_Задача_
Выпишите дословно все строки из приведенных ниже данных. Изображения в ответ не включайте.

_Исходные данные_
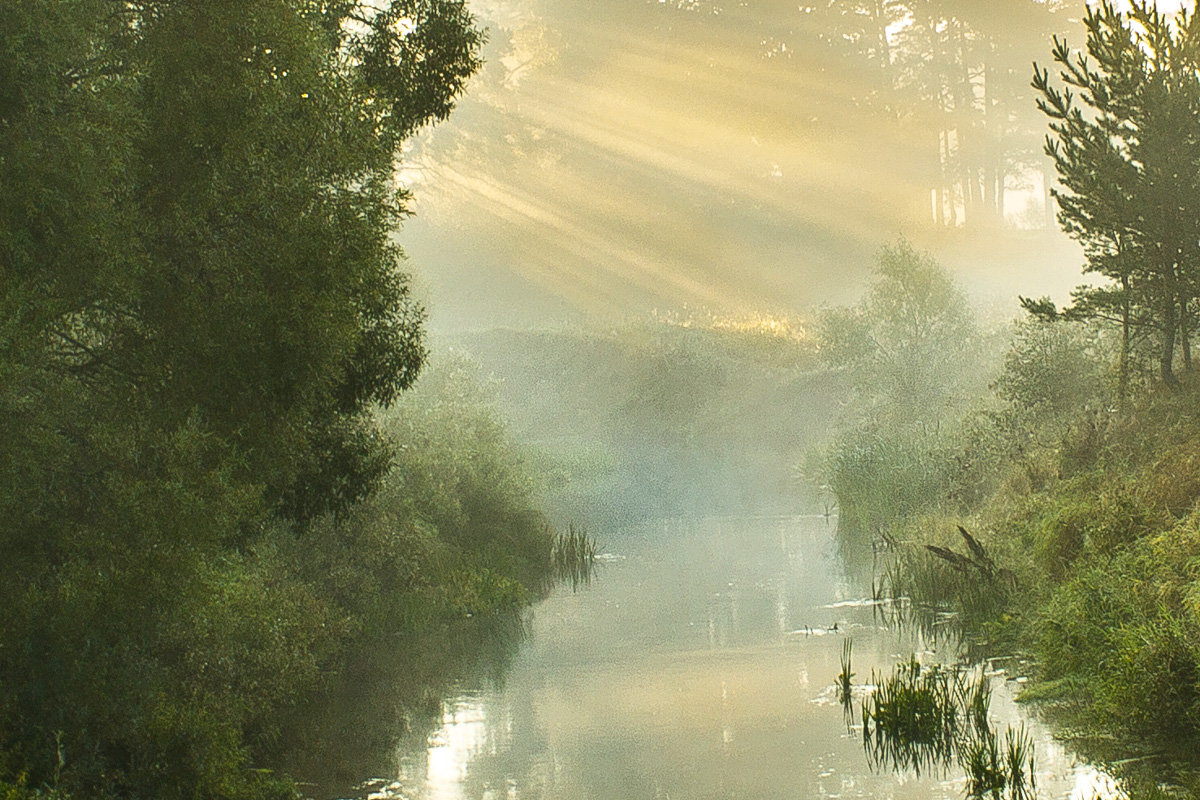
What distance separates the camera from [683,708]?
1571 cm

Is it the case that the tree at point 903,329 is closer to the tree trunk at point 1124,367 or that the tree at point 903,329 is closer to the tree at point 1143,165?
the tree trunk at point 1124,367

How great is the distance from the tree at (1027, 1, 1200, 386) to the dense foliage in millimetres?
12069

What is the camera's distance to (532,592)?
2541 centimetres

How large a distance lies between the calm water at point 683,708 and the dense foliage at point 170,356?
2.62 meters

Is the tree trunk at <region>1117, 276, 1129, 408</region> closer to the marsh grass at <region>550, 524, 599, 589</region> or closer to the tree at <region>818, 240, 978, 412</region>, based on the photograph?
the marsh grass at <region>550, 524, 599, 589</region>

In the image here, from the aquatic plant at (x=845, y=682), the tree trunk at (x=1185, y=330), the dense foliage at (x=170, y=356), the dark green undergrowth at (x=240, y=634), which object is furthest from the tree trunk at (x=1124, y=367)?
the dense foliage at (x=170, y=356)

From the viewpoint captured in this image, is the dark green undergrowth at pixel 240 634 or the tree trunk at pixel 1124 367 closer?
the dark green undergrowth at pixel 240 634

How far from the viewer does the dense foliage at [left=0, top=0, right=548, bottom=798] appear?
10.1 metres

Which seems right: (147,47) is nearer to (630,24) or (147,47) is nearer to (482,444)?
(482,444)

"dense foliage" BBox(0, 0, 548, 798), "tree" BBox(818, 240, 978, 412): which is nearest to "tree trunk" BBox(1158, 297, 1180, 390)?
"dense foliage" BBox(0, 0, 548, 798)

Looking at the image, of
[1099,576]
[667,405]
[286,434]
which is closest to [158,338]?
[286,434]

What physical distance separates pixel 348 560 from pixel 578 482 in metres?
26.5

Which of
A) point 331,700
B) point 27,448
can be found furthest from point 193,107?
point 331,700

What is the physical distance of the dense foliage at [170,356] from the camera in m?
10.1
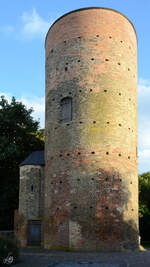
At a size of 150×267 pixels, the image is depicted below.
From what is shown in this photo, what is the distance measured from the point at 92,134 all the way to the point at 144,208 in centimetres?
1165

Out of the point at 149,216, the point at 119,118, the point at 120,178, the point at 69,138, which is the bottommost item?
the point at 149,216

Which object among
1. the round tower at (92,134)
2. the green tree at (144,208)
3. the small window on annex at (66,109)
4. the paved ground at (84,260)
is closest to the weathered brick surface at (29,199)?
the round tower at (92,134)

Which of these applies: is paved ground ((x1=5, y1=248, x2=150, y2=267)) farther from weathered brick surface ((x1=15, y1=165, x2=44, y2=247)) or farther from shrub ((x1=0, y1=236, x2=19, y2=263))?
weathered brick surface ((x1=15, y1=165, x2=44, y2=247))

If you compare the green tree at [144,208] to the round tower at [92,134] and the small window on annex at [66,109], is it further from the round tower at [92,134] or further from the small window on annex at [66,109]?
the small window on annex at [66,109]

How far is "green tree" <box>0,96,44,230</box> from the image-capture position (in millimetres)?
23312

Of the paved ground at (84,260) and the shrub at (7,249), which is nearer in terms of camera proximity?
the shrub at (7,249)

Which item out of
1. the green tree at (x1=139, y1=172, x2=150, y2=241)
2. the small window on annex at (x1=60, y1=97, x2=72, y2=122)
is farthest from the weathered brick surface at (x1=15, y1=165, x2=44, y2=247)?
the green tree at (x1=139, y1=172, x2=150, y2=241)

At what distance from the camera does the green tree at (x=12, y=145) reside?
76.5ft

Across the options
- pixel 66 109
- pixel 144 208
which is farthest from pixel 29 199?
pixel 144 208

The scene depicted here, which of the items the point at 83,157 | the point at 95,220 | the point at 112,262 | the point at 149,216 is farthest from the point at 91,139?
the point at 149,216

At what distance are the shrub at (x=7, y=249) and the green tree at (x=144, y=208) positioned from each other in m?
14.3

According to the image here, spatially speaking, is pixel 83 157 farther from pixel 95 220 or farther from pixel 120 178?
pixel 95 220

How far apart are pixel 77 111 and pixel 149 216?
12747mm

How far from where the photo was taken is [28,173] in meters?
18.4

_Ожидаемый ответ_
What distance separates the camera from [683,708]?
1571 cm

Is it the case that the tree at point 903,329 is closer to the tree trunk at point 1124,367 or that the tree at point 903,329 is closer to the tree at point 1143,165?
the tree trunk at point 1124,367

How great is the distance from the tree at (1027, 1, 1200, 386) to the dense foliage in millimetres?
12069

What is the camera's distance to (532,592)?
2541 centimetres

How large a distance lies between the calm water at point 683,708 and the dense foliage at point 170,356?
2.62 meters

Is the tree trunk at <region>1117, 276, 1129, 408</region> closer to the marsh grass at <region>550, 524, 599, 589</region> or closer to the tree at <region>818, 240, 978, 412</region>, based on the photograph?
the marsh grass at <region>550, 524, 599, 589</region>

In the image here, from the aquatic plant at (x=845, y=682), the tree trunk at (x=1185, y=330), the dense foliage at (x=170, y=356), the dark green undergrowth at (x=240, y=634), which object is furthest from the tree trunk at (x=1124, y=367)?
the dense foliage at (x=170, y=356)

From the viewpoint captured in this image, is the dark green undergrowth at pixel 240 634 or the tree trunk at pixel 1124 367 closer?
the dark green undergrowth at pixel 240 634

How far from the viewer does the dense foliage at [left=0, top=0, right=548, bottom=798] appear?
10.1 metres

Which seems right: (147,47) is nearer to (630,24) or (147,47) is nearer to (482,444)?
(482,444)

"dense foliage" BBox(0, 0, 548, 798), "tree" BBox(818, 240, 978, 412): which is nearest to "tree trunk" BBox(1158, 297, 1180, 390)?
"dense foliage" BBox(0, 0, 548, 798)

Looking at the image, of
[1099,576]
[667,405]
[286,434]
which is closest to [158,338]?
[286,434]

What physical distance separates pixel 348 560 from pixel 578 482 in metres?
26.5

Which of
A) point 331,700
B) point 27,448
can be found furthest from point 193,107?
point 331,700

What is the physical distance of the dense foliage at [170,356] from the camera in m?
10.1
At a size of 150×267 pixels, the image is depicted below.
From what is shown in this photo, what is the distance measured from the point at 92,134 all the way to the point at 144,208 in centimetres?
1165

Out of the point at 149,216, the point at 119,118, the point at 120,178, the point at 69,138, which is the bottommost item?
the point at 149,216

Which object among
1. the round tower at (92,134)
2. the green tree at (144,208)
3. the small window on annex at (66,109)
4. the paved ground at (84,260)
is closest to the weathered brick surface at (29,199)?
the round tower at (92,134)

Which of these applies: is paved ground ((x1=5, y1=248, x2=150, y2=267)) farther from weathered brick surface ((x1=15, y1=165, x2=44, y2=247)) or farther from shrub ((x1=0, y1=236, x2=19, y2=263))?
weathered brick surface ((x1=15, y1=165, x2=44, y2=247))

If you compare the green tree at [144,208] to the round tower at [92,134] and the small window on annex at [66,109], is it further from the round tower at [92,134] or further from the small window on annex at [66,109]?
the small window on annex at [66,109]

How far is "green tree" <box>0,96,44,230</box> from the image-capture position (in millimetres)?
23312

Of the paved ground at (84,260) and the shrub at (7,249), which is nearer in terms of camera proximity?
the shrub at (7,249)

Which item out of
1. the green tree at (x1=139, y1=172, x2=150, y2=241)
2. the small window on annex at (x1=60, y1=97, x2=72, y2=122)
is farthest from the weathered brick surface at (x1=15, y1=165, x2=44, y2=247)?
the green tree at (x1=139, y1=172, x2=150, y2=241)

At what distance from the camera does the green tree at (x=12, y=145) reside?
76.5ft

Across the options
- pixel 66 109
- pixel 144 208
which is farthest from pixel 29 199?
pixel 144 208

The scene depicted here, which of the items the point at 83,157 | the point at 95,220 | the point at 112,262 | the point at 149,216 is farthest from the point at 91,139?
the point at 149,216

At what distance are the shrub at (x=7, y=249) and the green tree at (x=144, y=208) positioned from each other in m?
14.3

According to the image here, spatially speaking, is pixel 83 157 farther from pixel 95 220 or farther from pixel 120 178?
pixel 95 220

How far apart are pixel 77 111 and pixel 149 216?
12747mm

How far from where the photo was taken is [28,173] in meters?
18.4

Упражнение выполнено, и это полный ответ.